1. In 1986, Usenet newsgroups were an early format of discussion groups, and they were reorganized into "hierarchies" such as "comp", which were newsgroups related to computers. Which two were NOT among the major 7 Usenet groups?
From Quiz History of the Early Internet Years (1986-1993)
Answer:
"met" and "dr"
The concept of the worldwide discussion group idea was initiated in 1979, and established in 1980. The renaming/reorganizing of these usenet groups in the mid 80s was to try and make the system more orderly and efficient, but it was met with some heated debates between those who were in favor of the hierarchy structuring and those who weren't. "soc." were discussions of a social nature, and "talk." were discussion groups that revolved around topics that usually generated very engaged and opinionated issues such as talk.religion, talk.politics, etc.

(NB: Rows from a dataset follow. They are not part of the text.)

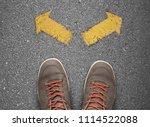 a choice concept | Shutterstock . vector #1114522088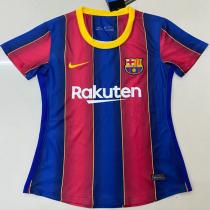 2020/21 BA Home Women soccer jersey
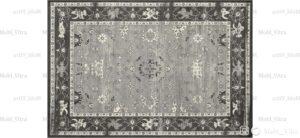 عکس فرش پتینه ویترا مدل 5975 کد 1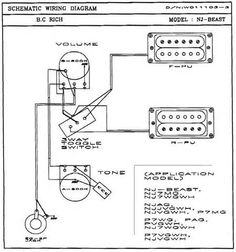Seymour Duncan P-Rails wiring diagram - 2 P-Rails, 2 Vol, 2 Tone ...
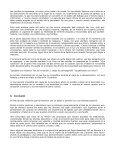 MISION JOVEN DIGITAL - Misión Joven - Page 7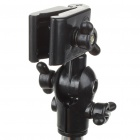 Retractable Steel Bicycle Umbrella Holder Mount Bracket (2-Joint)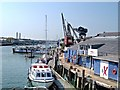SZ5095 : Quayside at Cowes by David Dixon
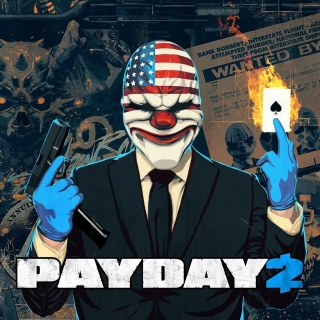 INSTANT DELIVERY Pay day 2 Steam Key/Code Global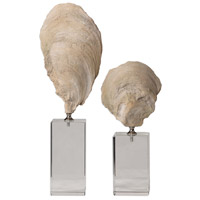 Uttermost 17523 Oyster 15 X 5 inch Shell Sculptures, Set of 2 thumb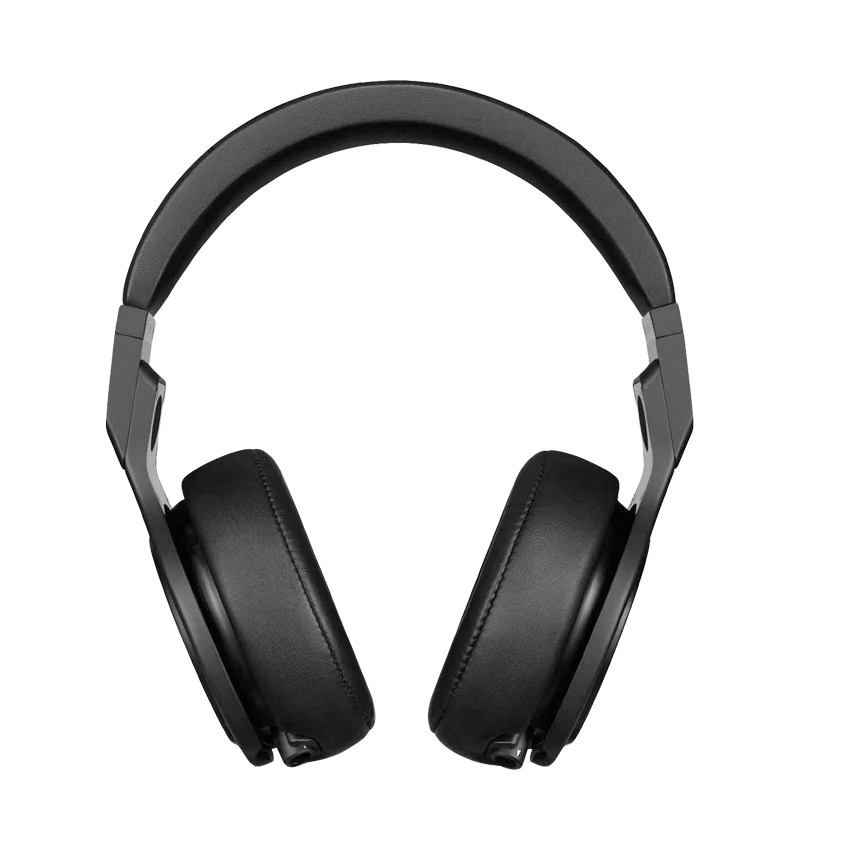 Noise cancelling headphones png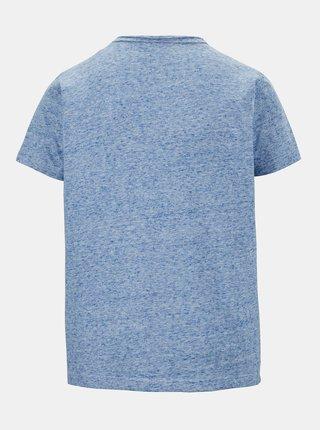 Modré klučičí tričko s potiskem killtec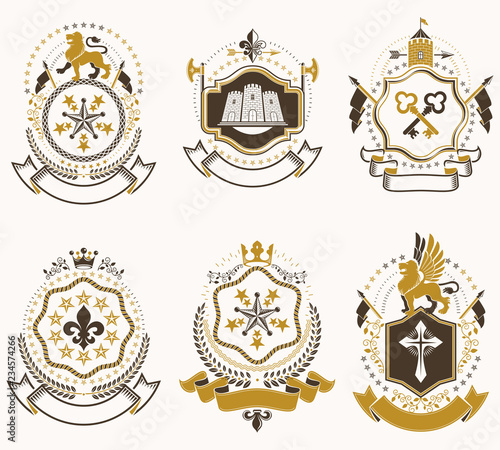 Fototapety, obrazy: Set of luxury heraldic vector templates. Collection of vector symbolic blazons made using graphic elements, royal crowns, medieval castles, armory and religious crosses.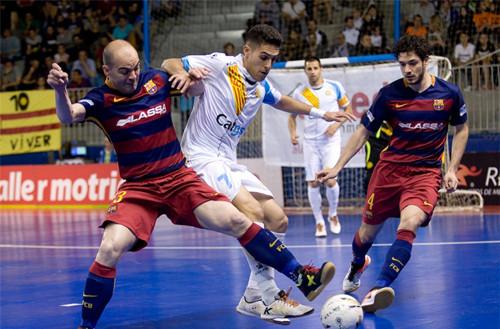 Первое каталонское дерби в плей-офф в пользу гранда Примеры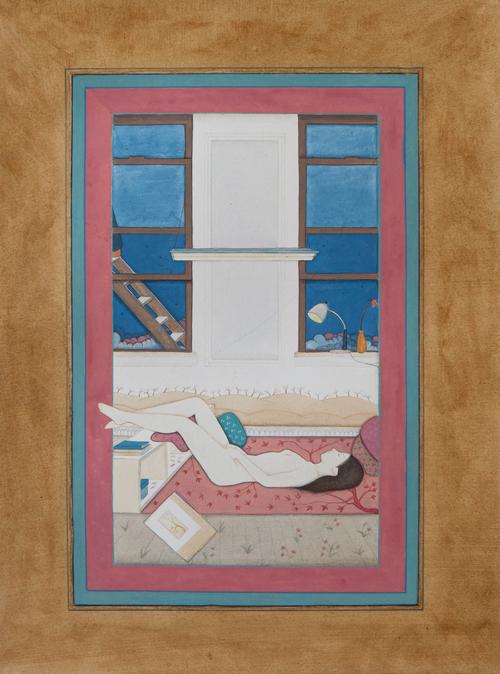HIBA SCHAHNAZ  ,  'The Artist's Studio',  Gouache, tea, and watercolour on wasli, 2012.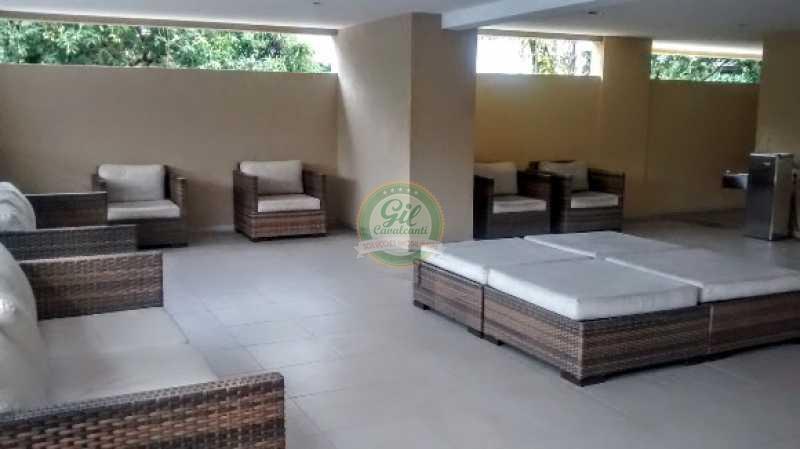 47 - Cobertura 3 quartos à venda Taquara, Rio de Janeiro - R$ 850.000 - CB0153 - 26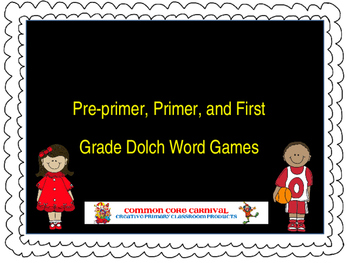 Dolch Word Games: Pre-primer through First Grade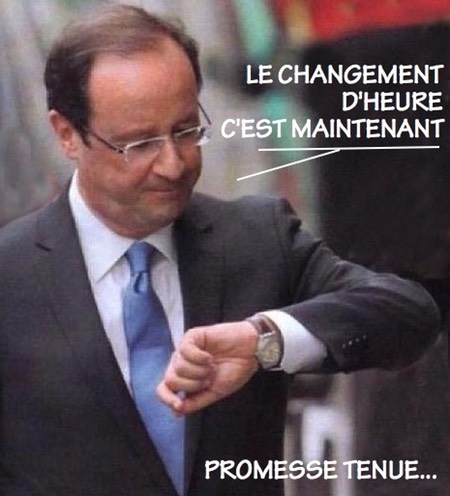 hollande-promesse-tenue
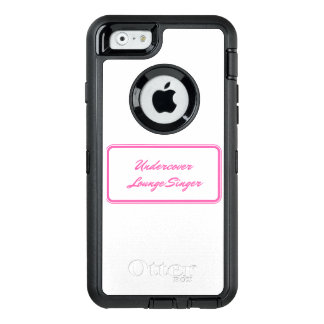 Secret's Out! OtterBox Defender iPhone Case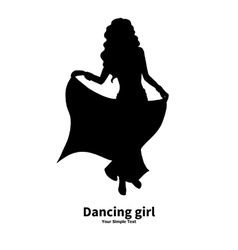 Silhouette of a dancing girl vector image
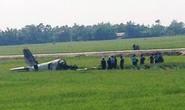 Rơi máy bay ở Phú Yên, 1 học viên tử nạn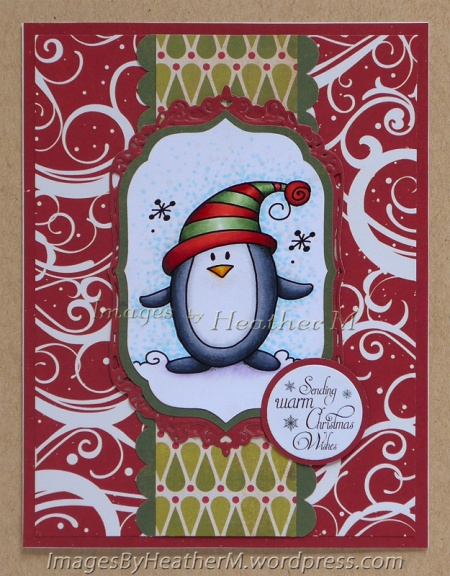 https://imagesbyheatherm.files.wordpress.com/2015/07/heatherm-bug-little-penguin-winter-toque.jpg?w=450&h=576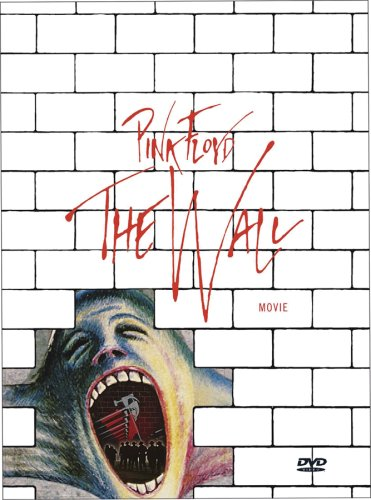 [THE+WALL]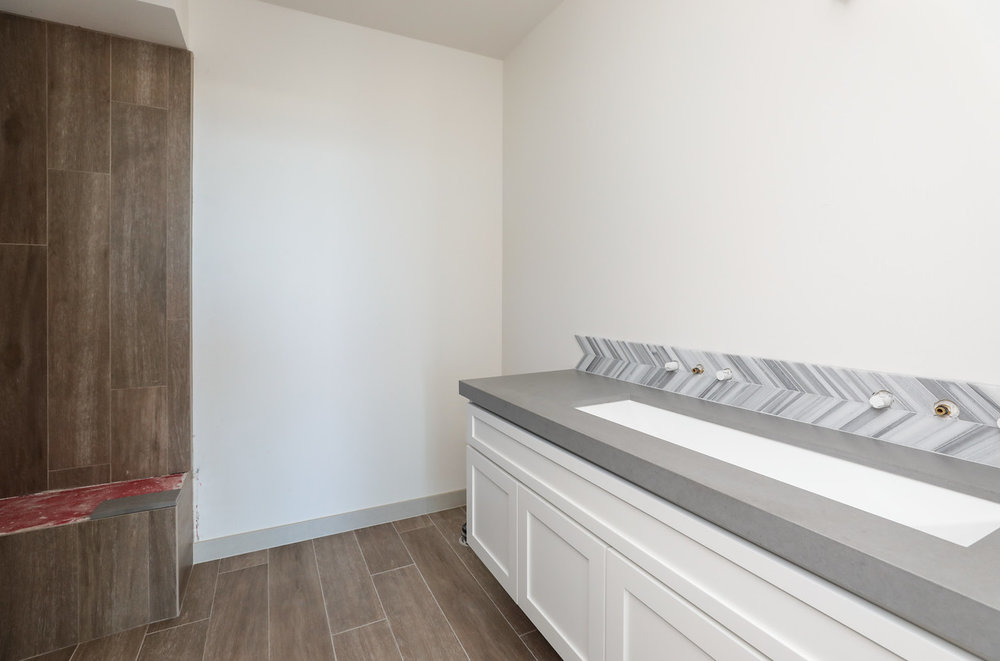 631 Beach Dr Aptos Blu Skye Media-0879-X2.jpg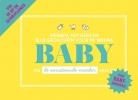 Knock Knock,Wensen, adviezen en blije gedachten voor de nieuwe baby en de aanstaande moeder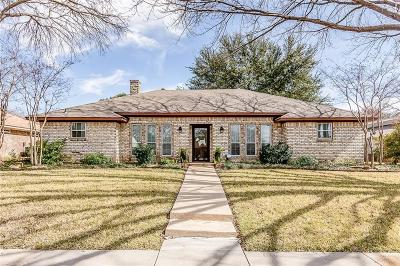 Richardson Single Family Home For Sale: 1506 Versailles Drive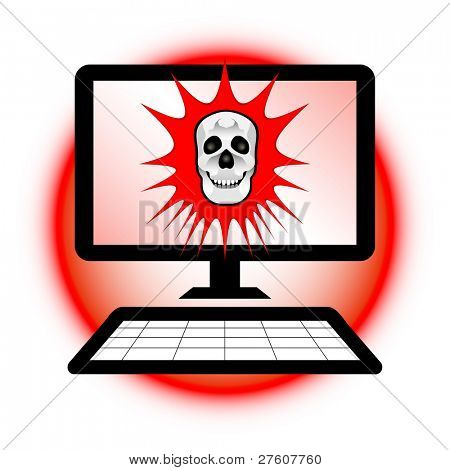 Computer security concept. Skull warning alert on computer screen.
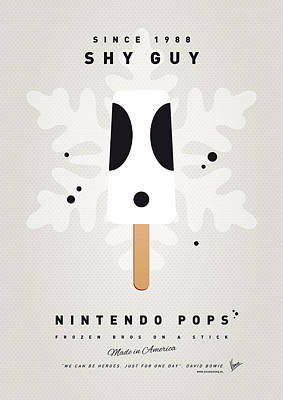 Super Mario Bros Art Digital Art - My Nintendo Ice Pop - Shy Guy by Chungkong Art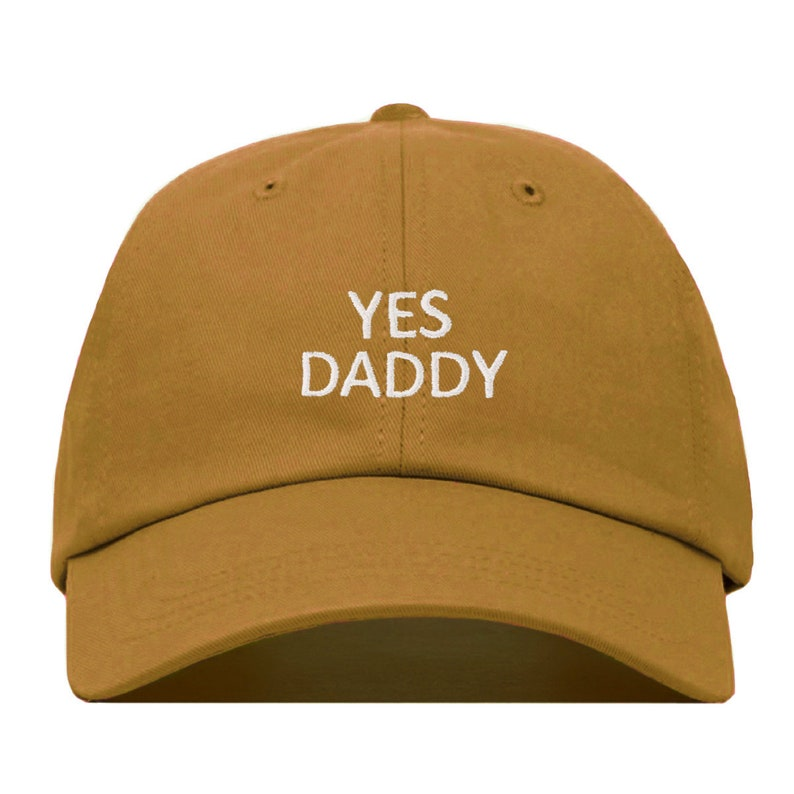d83311c23d866 YES DADDY Baseball Hat Embroidered Dad Cap Babygirl Barbie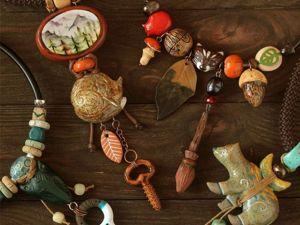 Анонс новых украшений :). Ярмарка Мастеров - ручная работа, handmade.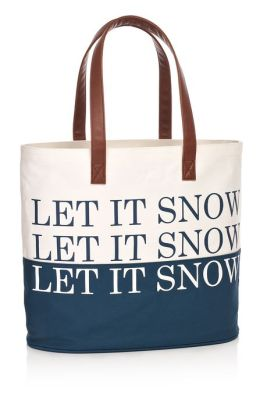 Let It Snow Blue Canvas Holiday Tote Bag (12.25 x 14.25)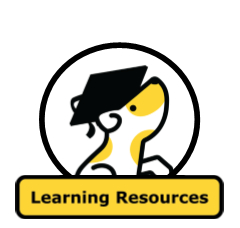 Learning Resources HE logo
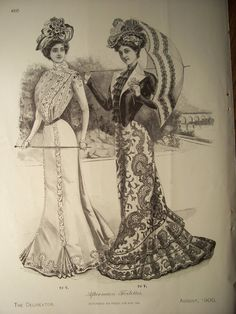 VICTORIAN FASHIONS /1900s Butterick Pattern by PapersAndMore, $10.00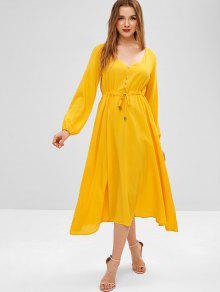 019f8ef3a80 37% OFF  2019 Buttoned Long Sleeve Midi Dress In BRIGHT YELLOW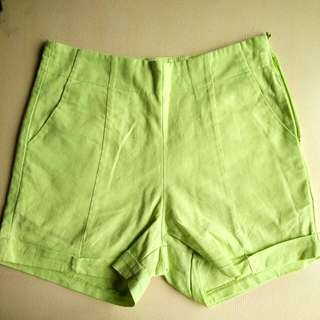 Apple Green Waist Shorts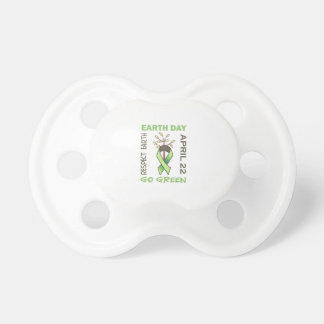 EARTH DAY BooginHead PACIFIER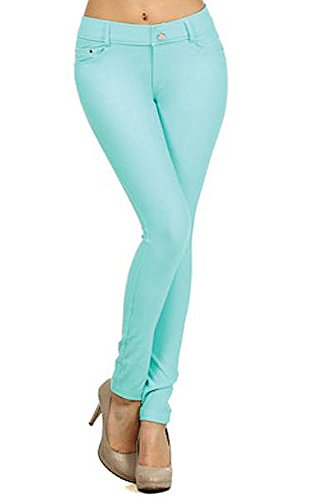 Yelete Womens Basic Five Pocket Stretch Jegging Tights Pants, Turquoise, Medium (Turquoise Pants compare prices)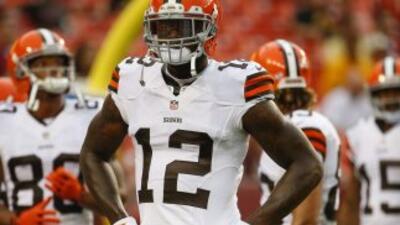 Josh Gordon (AP-NFL).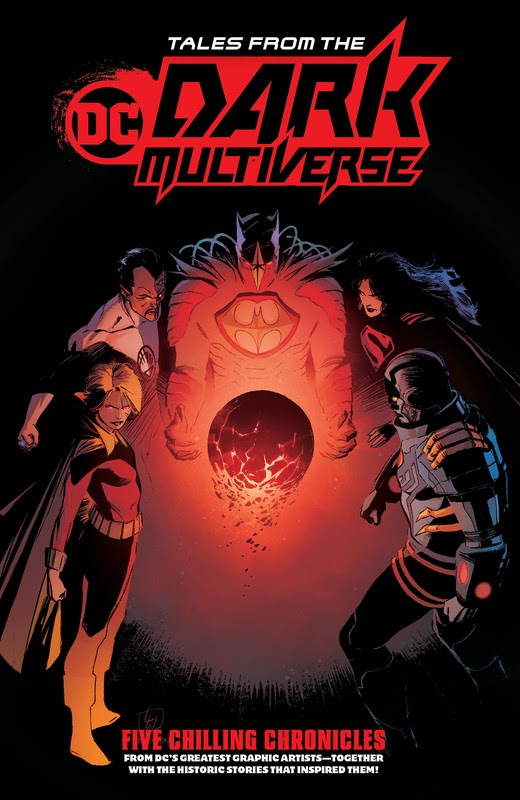 Tales from the DC Dark Multiverse (2020)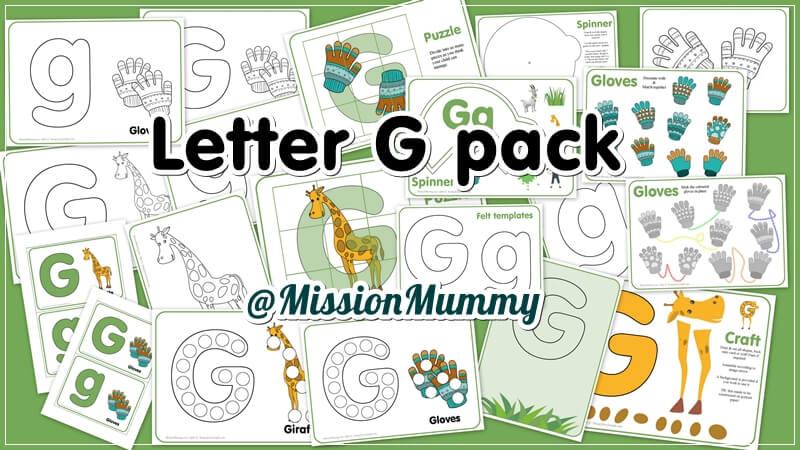 Tot school week 7 letter g mission mummymission mummy letter g totschool pack spiritdancerdesigns Gallery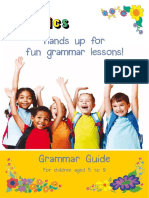 grammarGuide.pdf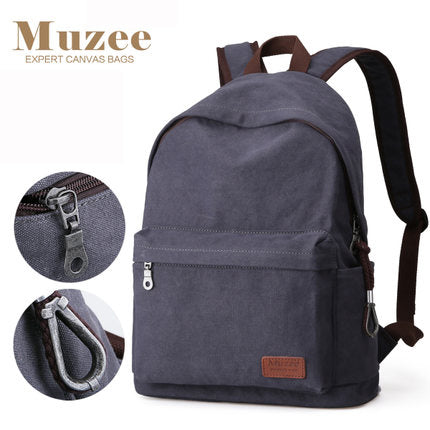 College Student School Backpack Bag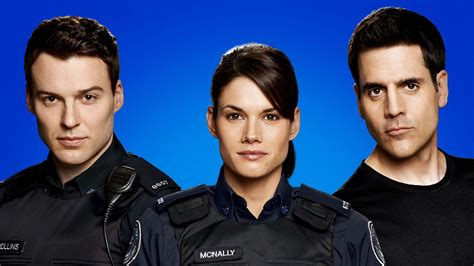 wallpaper rookie blue rookie blue rookie blue wallpaper 1920x1080 131102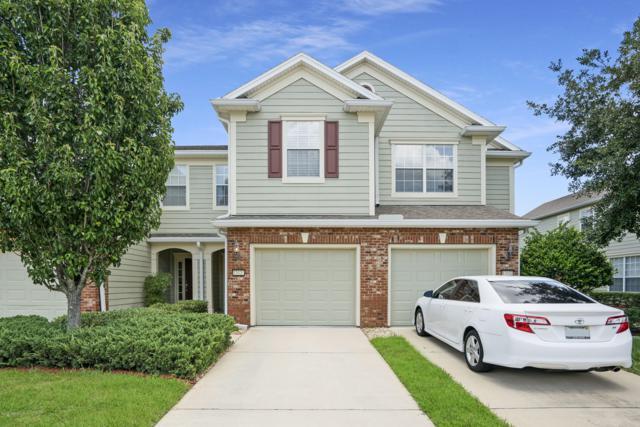 13434 English Peak Ct, Jacksonville, FL 32258 (MLS #1004609) :: The Hanley Home Team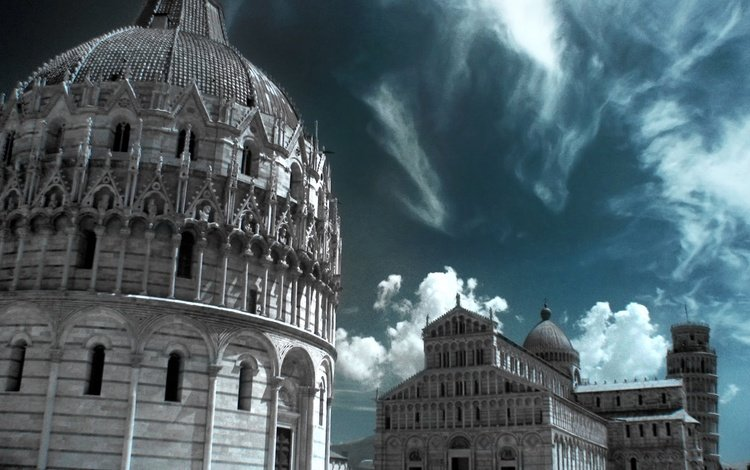 cathedral, tower, italy, pisa, infrared the, the baptistery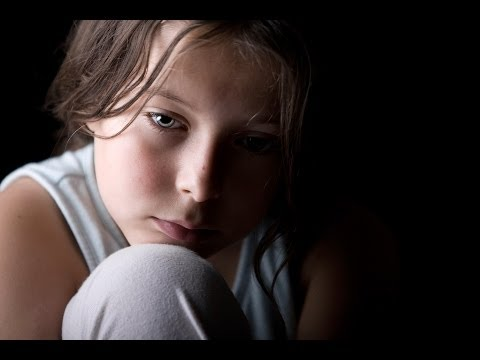 What is Depression in Children and Teens? | Child Psychology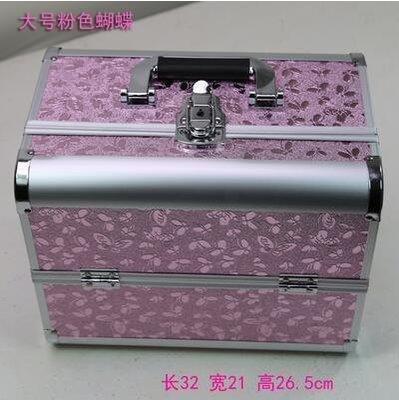 【優上】手提大號化妝箱專業化妝師紋繡工具箱彩妝箱大號粉色蝴蝶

"rec." groups stood for recreation, and the groups involved arts and entertainment such as rec.games, rec.music, rec.arts.movies, etc. and "sci." groups were science-related, i.e sci.bio, sci.psychology, sci.astro, sci.research, etc.
"news." groups did just that - discuss news.
And "misc." was a catch-all covering miscellaneous topics like misc.travel, misc.education, misc.forsale, misc.kids, etc.
In 1987, John Gilmore and Brian Reid created the alt. hierarchy the largest of all usenet groups, generally having many more specific topics.
In 1995, the big 7 became the big 8, adding a "humanities." hierarchy focused on the fine arts: humanities.history, humanities.classics, humanities.visual-arts, etc.